From NASA’s Jet propulsion Laboratory and the “inconvenient science” department comes this study that dashes hopes of pinning melting in Antarctica entirely on human activity.
NASA’s satellite and airborne observations have proposed that a hot ‘mantle plume’, a collection of scorching hot rocks which rise from beneath the earth, is responsible for the ice loss. The suggestion—that a mantle plume exists beneath the glacier—was first made 30 years ago by Wesley E LeMasurier, a scientist from the University of Colorado. The NASA survey has now offered concrete evidence to support the claim.
A new NASA study adds evidence that a geothermal heat source called a mantle plume lies deep below Antarctica’s Marie Byrd Land, explaining some of the melting that creates lakes and rivers under the ice sheet.
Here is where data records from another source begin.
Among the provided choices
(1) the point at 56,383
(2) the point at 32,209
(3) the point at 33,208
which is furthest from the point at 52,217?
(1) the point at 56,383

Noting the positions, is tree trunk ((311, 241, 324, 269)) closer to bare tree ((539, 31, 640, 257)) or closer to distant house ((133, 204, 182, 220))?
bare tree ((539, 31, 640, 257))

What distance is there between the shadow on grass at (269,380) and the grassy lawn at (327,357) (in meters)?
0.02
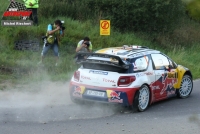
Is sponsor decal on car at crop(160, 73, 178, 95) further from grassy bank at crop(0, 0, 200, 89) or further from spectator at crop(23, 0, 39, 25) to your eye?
spectator at crop(23, 0, 39, 25)

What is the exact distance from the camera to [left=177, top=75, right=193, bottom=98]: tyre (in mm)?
12195

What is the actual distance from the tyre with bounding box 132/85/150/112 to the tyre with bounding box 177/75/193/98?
6.67 feet

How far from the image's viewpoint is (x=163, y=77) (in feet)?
36.4

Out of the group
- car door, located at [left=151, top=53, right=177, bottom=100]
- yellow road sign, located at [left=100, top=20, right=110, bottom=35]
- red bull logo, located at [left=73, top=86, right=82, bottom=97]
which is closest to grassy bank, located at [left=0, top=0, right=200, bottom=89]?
yellow road sign, located at [left=100, top=20, right=110, bottom=35]

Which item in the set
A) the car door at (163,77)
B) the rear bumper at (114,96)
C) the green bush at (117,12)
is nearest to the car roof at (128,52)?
the car door at (163,77)

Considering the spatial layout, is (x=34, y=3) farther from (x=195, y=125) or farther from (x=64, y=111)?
(x=195, y=125)

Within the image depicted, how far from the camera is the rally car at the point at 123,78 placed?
32.0 ft

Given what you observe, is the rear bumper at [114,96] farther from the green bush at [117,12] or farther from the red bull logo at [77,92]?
the green bush at [117,12]

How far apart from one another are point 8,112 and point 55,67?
6.67 m

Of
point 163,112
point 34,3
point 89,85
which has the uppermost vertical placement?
point 34,3

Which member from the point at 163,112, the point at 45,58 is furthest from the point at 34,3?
the point at 163,112

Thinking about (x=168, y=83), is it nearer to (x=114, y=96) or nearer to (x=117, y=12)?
(x=114, y=96)

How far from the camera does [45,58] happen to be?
17.4 m

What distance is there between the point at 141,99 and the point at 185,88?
273 cm
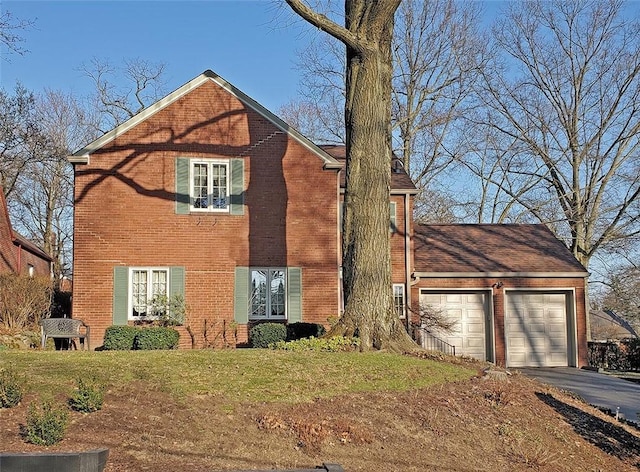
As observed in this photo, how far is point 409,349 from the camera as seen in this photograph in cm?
1216

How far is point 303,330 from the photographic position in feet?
57.8

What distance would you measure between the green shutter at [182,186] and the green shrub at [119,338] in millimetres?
3477

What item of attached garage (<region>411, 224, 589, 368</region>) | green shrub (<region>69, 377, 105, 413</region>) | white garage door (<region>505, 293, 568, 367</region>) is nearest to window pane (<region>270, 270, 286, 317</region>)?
attached garage (<region>411, 224, 589, 368</region>)

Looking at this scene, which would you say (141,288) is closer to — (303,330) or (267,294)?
(267,294)

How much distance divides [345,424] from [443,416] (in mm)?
1531

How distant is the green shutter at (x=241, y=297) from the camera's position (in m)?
18.3

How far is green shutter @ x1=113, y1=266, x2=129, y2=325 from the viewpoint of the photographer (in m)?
17.8

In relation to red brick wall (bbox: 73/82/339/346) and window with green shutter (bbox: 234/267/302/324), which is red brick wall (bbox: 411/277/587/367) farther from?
window with green shutter (bbox: 234/267/302/324)

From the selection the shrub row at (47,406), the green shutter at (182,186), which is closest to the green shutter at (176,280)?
the green shutter at (182,186)

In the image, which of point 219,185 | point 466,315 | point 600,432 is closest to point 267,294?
point 219,185

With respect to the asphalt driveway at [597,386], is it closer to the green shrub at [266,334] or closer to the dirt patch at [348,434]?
the dirt patch at [348,434]

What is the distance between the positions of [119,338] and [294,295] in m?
4.61

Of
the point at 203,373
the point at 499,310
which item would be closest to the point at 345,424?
the point at 203,373

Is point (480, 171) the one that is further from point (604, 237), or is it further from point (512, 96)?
point (604, 237)
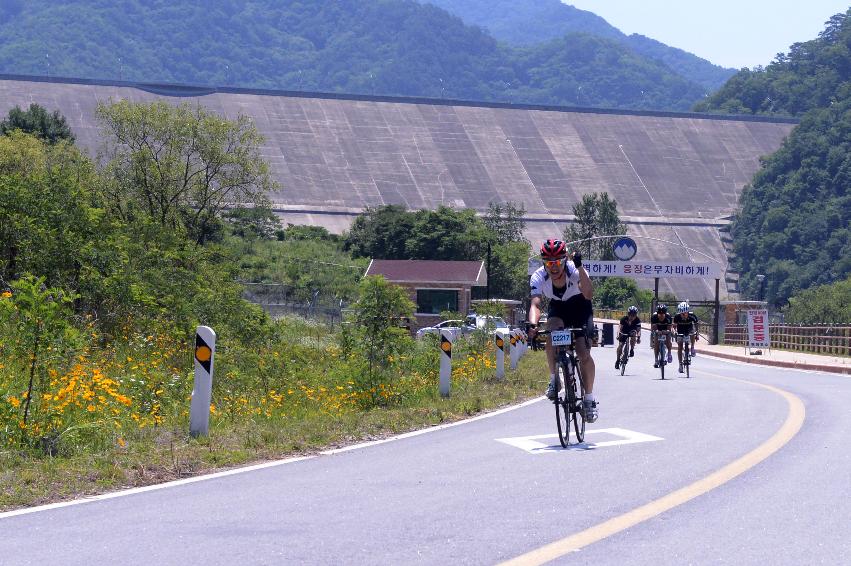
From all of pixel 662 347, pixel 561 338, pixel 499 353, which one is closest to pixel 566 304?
pixel 561 338

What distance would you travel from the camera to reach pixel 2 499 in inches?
314

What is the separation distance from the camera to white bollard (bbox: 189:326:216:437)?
10836 mm

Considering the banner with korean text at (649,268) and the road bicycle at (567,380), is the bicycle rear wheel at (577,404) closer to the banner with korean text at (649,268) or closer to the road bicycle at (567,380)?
the road bicycle at (567,380)

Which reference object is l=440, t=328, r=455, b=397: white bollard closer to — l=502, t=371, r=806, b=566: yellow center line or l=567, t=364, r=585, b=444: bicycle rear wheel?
l=567, t=364, r=585, b=444: bicycle rear wheel

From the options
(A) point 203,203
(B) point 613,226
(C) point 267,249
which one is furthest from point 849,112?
(A) point 203,203

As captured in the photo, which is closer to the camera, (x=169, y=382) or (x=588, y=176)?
(x=169, y=382)

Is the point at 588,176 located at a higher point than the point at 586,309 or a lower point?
higher

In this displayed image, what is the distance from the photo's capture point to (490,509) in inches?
296

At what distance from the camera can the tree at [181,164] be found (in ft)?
165

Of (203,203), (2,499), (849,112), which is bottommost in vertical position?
(2,499)

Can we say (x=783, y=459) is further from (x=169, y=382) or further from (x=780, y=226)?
(x=780, y=226)

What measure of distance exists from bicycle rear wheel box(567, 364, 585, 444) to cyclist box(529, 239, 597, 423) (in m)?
0.04

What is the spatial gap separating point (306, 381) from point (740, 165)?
128 m

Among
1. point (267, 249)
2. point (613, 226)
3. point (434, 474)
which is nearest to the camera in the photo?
point (434, 474)
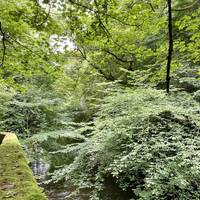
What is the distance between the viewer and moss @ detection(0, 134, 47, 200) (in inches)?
49.9

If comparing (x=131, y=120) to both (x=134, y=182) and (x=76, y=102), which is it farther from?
(x=76, y=102)

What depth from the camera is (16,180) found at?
153 centimetres

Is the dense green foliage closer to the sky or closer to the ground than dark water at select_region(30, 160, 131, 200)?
closer to the sky

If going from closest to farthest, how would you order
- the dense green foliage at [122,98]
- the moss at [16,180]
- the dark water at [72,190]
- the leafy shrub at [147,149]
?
1. the moss at [16,180]
2. the dense green foliage at [122,98]
3. the leafy shrub at [147,149]
4. the dark water at [72,190]

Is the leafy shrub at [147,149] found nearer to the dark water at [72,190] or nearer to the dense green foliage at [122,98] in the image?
the dense green foliage at [122,98]

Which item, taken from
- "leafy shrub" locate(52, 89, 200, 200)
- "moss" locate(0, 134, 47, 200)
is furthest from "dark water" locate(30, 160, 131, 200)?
"moss" locate(0, 134, 47, 200)

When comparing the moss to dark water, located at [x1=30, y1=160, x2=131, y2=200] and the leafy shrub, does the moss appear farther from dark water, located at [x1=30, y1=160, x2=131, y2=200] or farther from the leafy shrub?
dark water, located at [x1=30, y1=160, x2=131, y2=200]

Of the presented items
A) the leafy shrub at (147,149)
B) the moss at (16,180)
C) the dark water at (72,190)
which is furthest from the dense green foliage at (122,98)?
the moss at (16,180)

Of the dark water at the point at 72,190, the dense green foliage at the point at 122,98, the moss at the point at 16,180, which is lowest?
the dark water at the point at 72,190

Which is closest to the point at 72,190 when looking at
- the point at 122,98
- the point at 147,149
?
the point at 122,98

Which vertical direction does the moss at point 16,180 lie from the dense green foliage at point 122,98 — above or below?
below

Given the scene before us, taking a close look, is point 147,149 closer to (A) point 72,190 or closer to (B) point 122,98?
(B) point 122,98

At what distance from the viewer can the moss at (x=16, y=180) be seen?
1269mm

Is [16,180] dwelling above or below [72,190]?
above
Although the heat source isn’t a new or increasing threat to the West Antarctic ice sheet, it may help explain why the ice sheet collapsed rapidly in an earlier era of rapid climate change, and why it is so unstable today.
The project, by Edinburgh University researchers, has revealed almost 100 volcanoes – with the highest as tall as the Eiger, which stands at almost 4,000 meters in Switzerland.
Geologists say this huge region is likely to dwarf that of east Africa’s volcanic ridge, currently rated the densest concentration of volcanoes in the world.
The stability of an ice sheet is closely related to how much water lubricates it from below, allowing glaciers to slide more easily. Understanding the sources and future of the meltwater under West Antarctica is important for estimating the rate at which ice may be lost to the ocean in the future.
Some 30 years ago, a scientist at the University of Colorado Denver suggested that heat from a mantle plume under Marie Byrd Land might explain regional volcanic activity and a topographic dome feature. Very recent seismic imaging has supported this concept. When Hélène Seroussi of NASA’s Jet Propulsion Laboratory in Pasadena, California, first heard the idea, however, “I thought it was crazy,” she said. “I didn’t see how we could have that amount of heat and still have ice on top of it.”
To assure the model was realistic, the scientists drew on observations of changes in the altitude of the ice sheet surface made by NASA’s IceSat satellite and airborne Operation IceBridge campaign. “These place a powerful constraint on allowable melt rates — the very thing we wanted to predict,” Ivins said. Since the location and size of the possible mantle plume were unknown, they tested a full range of what was physically possible for multiple parameters, producing dozens of different simulations.
The Marie Byrd Land mantle plume formed 50 to 110 million years ago, long before the West Antarctic ice sheet came into existence. At the end of the last ice age around 11,000 years ago, the ice sheet went through a period of rapid, sustained ice loss when changes in global weather patterns and rising sea levels pushed warm water closer to the ice sheet — just as is happening today. Seroussi and Ivins suggest the mantle plume could facilitate this kind of rapid loss.